Billionaire investor Peter Thiel is spearheading a major funding round for Halter, a New Zealand-based agtech startup whose AI-powered smart collars for cattle could soon value the company at more than $2 billion, according to people familiar with the matter.

HALTER
HALTER

The talks, first reported by Bloomberg on March 20, 2026, involve Thiel's venture capital firm Founders Fund leading the investment, with strong demand from other prominent investors making the round oversubscribed. Details remain fluid and could change, but the financing would roughly double Halter's previous valuation, positioning it as one of the highest-valued players in the emerging livestock tech sector.

Halter, founded in 2016 and headquartered in Auckland, develops solar-powered collars that attach to cows' necks, using GPS, artificial intelligence and machine learning to revolutionize dairy and beef farming. The collars create virtual fences — eliminating the need for traditional physical barriers — while allowing farmers to remotely herd animals, monitor health metrics and optimize pasture management through a smartphone app.

A farmer opens the app, selects a destination like a milking station or new grazing area, and taps a button. The collar then delivers gentle audio cues and vibrations to guide each cow in the desired direction. No farm dogs, ATVs or manual labor required. The system reportedly manages over 600,000 to 700,000 cows across farms in New Zealand, Australia, the United States and other markets, with users saving 20 to 40 hours of labor per week per farm.

The proprietary AI layer powering this functionality has been playfully dubbed the "cowgorithm" — a term Halter has trademarked for its algorithms trained on vast datasets of animal behavior. The collars collect real-time data on location, rumination (digestion patterns), activity levels, fertility cycles and early signs of illness, enabling predictive insights that improve animal welfare, breeding efficiency and milk production.

Halter's collars are solar-powered for extended battery life and connect via cellular networks to the cloud, where machine learning models analyze patterns from hundreds of thousands of animals. Farmers receive alerts for issues like heat detection or health anomalies, allowing proactive interventions that reduce veterinary costs and antibiotic use.

The technology addresses longstanding challenges in livestock management: labor shortages, rising operational costs and environmental pressures to optimize land use. By replacing physical fences, Halter enables dynamic rotational grazing that enhances soil health and carbon sequestration — appeals that align with growing sustainability demands in agriculture.

Thiel's involvement underscores his long-term interest in the company. Founders Fund participated in Halter's early Series A round in 2018 and has continued supporting its growth. The current round reflects confidence in Halter's traction amid a broader wave of AI adoption in traditional industries. Agriculture, often seen as slow to digitize, is attracting significant venture capital as investors seek scalable solutions to global food security and climate challenges.
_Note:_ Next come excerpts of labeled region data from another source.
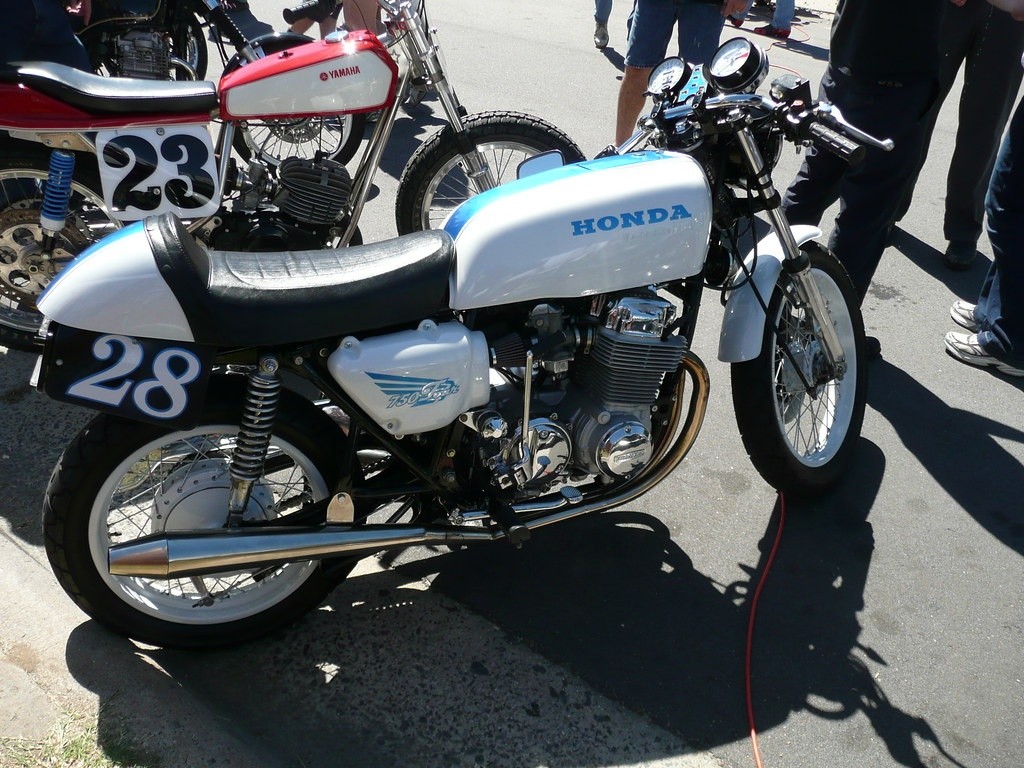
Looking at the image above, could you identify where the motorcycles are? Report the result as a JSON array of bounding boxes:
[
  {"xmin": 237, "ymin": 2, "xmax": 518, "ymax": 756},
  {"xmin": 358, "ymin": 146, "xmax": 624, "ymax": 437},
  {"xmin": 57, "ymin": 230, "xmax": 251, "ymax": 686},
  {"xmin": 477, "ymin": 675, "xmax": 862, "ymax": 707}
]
[
  {"xmin": 29, "ymin": 36, "xmax": 895, "ymax": 653},
  {"xmin": 0, "ymin": 1, "xmax": 590, "ymax": 354}
]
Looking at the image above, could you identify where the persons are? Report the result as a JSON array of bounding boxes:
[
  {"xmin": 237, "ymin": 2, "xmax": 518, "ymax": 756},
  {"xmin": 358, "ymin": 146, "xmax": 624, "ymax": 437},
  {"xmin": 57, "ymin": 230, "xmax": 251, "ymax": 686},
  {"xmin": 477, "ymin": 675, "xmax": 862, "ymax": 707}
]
[
  {"xmin": 593, "ymin": 0, "xmax": 794, "ymax": 161},
  {"xmin": 775, "ymin": 0, "xmax": 1024, "ymax": 377},
  {"xmin": 286, "ymin": 0, "xmax": 381, "ymax": 53}
]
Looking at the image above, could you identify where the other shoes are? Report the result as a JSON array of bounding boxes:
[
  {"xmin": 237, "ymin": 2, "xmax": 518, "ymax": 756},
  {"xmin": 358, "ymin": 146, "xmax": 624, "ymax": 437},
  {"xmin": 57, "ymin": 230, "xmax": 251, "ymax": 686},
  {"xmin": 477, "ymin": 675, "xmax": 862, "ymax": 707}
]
[
  {"xmin": 727, "ymin": 14, "xmax": 744, "ymax": 28},
  {"xmin": 944, "ymin": 240, "xmax": 976, "ymax": 267},
  {"xmin": 754, "ymin": 25, "xmax": 791, "ymax": 38},
  {"xmin": 865, "ymin": 337, "xmax": 881, "ymax": 360},
  {"xmin": 884, "ymin": 223, "xmax": 895, "ymax": 247},
  {"xmin": 594, "ymin": 22, "xmax": 609, "ymax": 48}
]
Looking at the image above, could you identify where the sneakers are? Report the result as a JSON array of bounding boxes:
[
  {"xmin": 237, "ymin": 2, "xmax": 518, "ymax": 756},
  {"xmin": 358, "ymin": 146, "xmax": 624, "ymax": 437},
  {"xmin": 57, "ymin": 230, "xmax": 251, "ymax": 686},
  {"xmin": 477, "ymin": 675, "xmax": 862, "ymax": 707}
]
[
  {"xmin": 944, "ymin": 331, "xmax": 1024, "ymax": 376},
  {"xmin": 950, "ymin": 300, "xmax": 977, "ymax": 333}
]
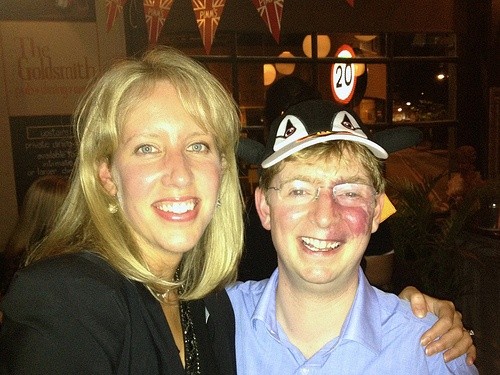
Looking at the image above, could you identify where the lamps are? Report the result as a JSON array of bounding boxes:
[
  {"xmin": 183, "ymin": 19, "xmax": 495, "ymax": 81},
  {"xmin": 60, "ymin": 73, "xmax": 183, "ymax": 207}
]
[{"xmin": 264, "ymin": 34, "xmax": 331, "ymax": 86}]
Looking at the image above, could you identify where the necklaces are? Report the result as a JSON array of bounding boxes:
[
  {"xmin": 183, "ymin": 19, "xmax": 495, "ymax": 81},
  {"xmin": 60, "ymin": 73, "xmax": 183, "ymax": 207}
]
[{"xmin": 462, "ymin": 329, "xmax": 476, "ymax": 336}]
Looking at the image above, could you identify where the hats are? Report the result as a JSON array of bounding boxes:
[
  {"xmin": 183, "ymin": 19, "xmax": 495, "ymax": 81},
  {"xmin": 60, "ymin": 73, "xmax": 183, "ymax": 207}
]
[{"xmin": 260, "ymin": 99, "xmax": 388, "ymax": 169}]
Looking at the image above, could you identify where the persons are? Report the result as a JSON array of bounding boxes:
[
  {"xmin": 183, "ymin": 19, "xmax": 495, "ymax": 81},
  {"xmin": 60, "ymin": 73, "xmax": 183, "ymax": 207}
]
[
  {"xmin": 0, "ymin": 174, "xmax": 70, "ymax": 299},
  {"xmin": 225, "ymin": 96, "xmax": 480, "ymax": 375},
  {"xmin": 238, "ymin": 77, "xmax": 396, "ymax": 286},
  {"xmin": 0, "ymin": 46, "xmax": 475, "ymax": 375}
]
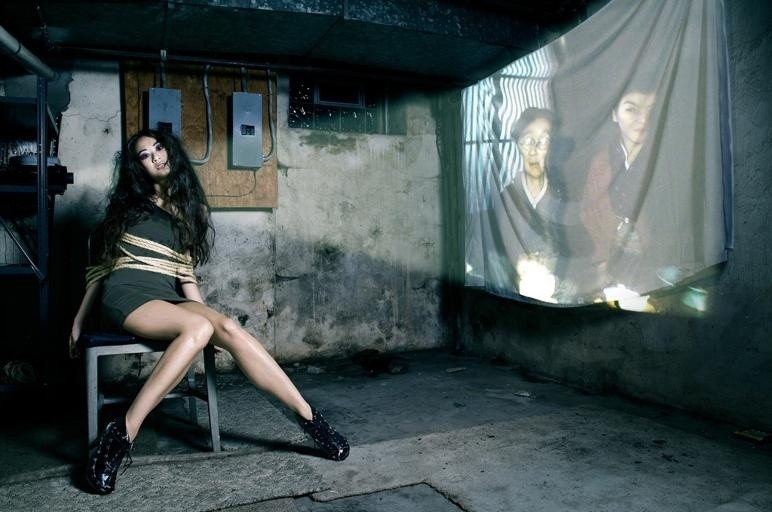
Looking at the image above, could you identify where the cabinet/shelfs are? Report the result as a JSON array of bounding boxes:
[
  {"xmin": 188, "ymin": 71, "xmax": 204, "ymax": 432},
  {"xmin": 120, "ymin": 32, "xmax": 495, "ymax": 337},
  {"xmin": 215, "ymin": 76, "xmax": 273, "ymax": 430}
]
[{"xmin": 0, "ymin": 72, "xmax": 54, "ymax": 393}]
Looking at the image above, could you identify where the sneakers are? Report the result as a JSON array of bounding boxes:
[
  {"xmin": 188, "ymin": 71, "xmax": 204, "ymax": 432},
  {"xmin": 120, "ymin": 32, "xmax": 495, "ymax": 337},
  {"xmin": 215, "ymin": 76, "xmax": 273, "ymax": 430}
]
[
  {"xmin": 85, "ymin": 419, "xmax": 133, "ymax": 496},
  {"xmin": 295, "ymin": 402, "xmax": 351, "ymax": 462}
]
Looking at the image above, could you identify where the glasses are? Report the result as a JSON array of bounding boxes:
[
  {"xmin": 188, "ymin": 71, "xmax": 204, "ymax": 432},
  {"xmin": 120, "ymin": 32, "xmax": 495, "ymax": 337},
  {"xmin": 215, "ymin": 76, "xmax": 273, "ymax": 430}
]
[{"xmin": 514, "ymin": 135, "xmax": 551, "ymax": 149}]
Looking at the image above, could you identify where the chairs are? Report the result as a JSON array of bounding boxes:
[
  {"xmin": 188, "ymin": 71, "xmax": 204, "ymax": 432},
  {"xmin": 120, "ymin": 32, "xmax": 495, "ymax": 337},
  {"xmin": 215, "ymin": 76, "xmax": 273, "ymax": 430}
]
[{"xmin": 84, "ymin": 234, "xmax": 221, "ymax": 456}]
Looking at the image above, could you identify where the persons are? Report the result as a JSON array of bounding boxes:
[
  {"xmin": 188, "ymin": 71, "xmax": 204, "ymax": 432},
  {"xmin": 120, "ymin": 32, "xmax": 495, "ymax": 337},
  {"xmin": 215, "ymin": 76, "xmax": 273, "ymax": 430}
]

The livestock virtual fencing market remains niche but is projected to grow steadily, with estimates suggesting it could reach around $9 million to $10 million by 2032 — a figure that makes Halter's potential $2 billion-plus valuation stand out as ambitious. The premium reflects not just current deployments but the platform's potential to expand into broader farm automation, data services and integrations with other agtech tools.

Investor enthusiasm has been fueled by Halter's demonstrated impact. Farmers using the system report higher productivity, better animal health outcomes and reduced environmental footprint. The collars' non-invasive approach — relying on sound and vibration rather than shocks — has helped gain acceptance in animal welfare circles.

The funding comes at a time when AI applications in agriculture are accelerating. Startups applying machine learning to crop monitoring, precision irrigation and now livestock are drawing parallels to how tech transformed other sectors. Thiel, co-founder of PayPal and Palantir and an early backer of companies like SpaceX and Airbnb, has a track record of betting on contrarian ideas with massive scale potential. His support for Halter highlights a belief that AI can disrupt even centuries-old farming practices.

Halter's growth trajectory includes expanding its hardware production, refining its AI models with more data and entering new geographies. The company has raised previous rounds from investors including Bessemer Venture Partners and others, building a foundation for this larger leap.

While the deal is not yet finalized, the buzz around Halter illustrates venture capital's appetite for "deep tech" in real-world industries. As AI moves beyond software into hardware-enabled physical systems, opportunities in agriculture — managing the world's food supply — are drawing scrutiny from top-tier funds.

For dairy farmers facing labor crunches and rising input costs, Halter offers a glimpse of a more efficient future. One tap, and hundreds of cows move in unison toward the next pasture or parlor — powered by algorithms that learn from every step.

If the round closes at the reported terms, Halter would join a select group of agtech unicorns and near-unicorns commanding billion-dollar valuations. The "cowgorithm" could soon become a household term in farming circles, symbolizing how artificial intelligence is quietly transforming one of humanity's oldest professions.

As talks progress, the agtech sector watches closely. Thiel's bet signals that even in rural paddocks, the AI revolution is underway.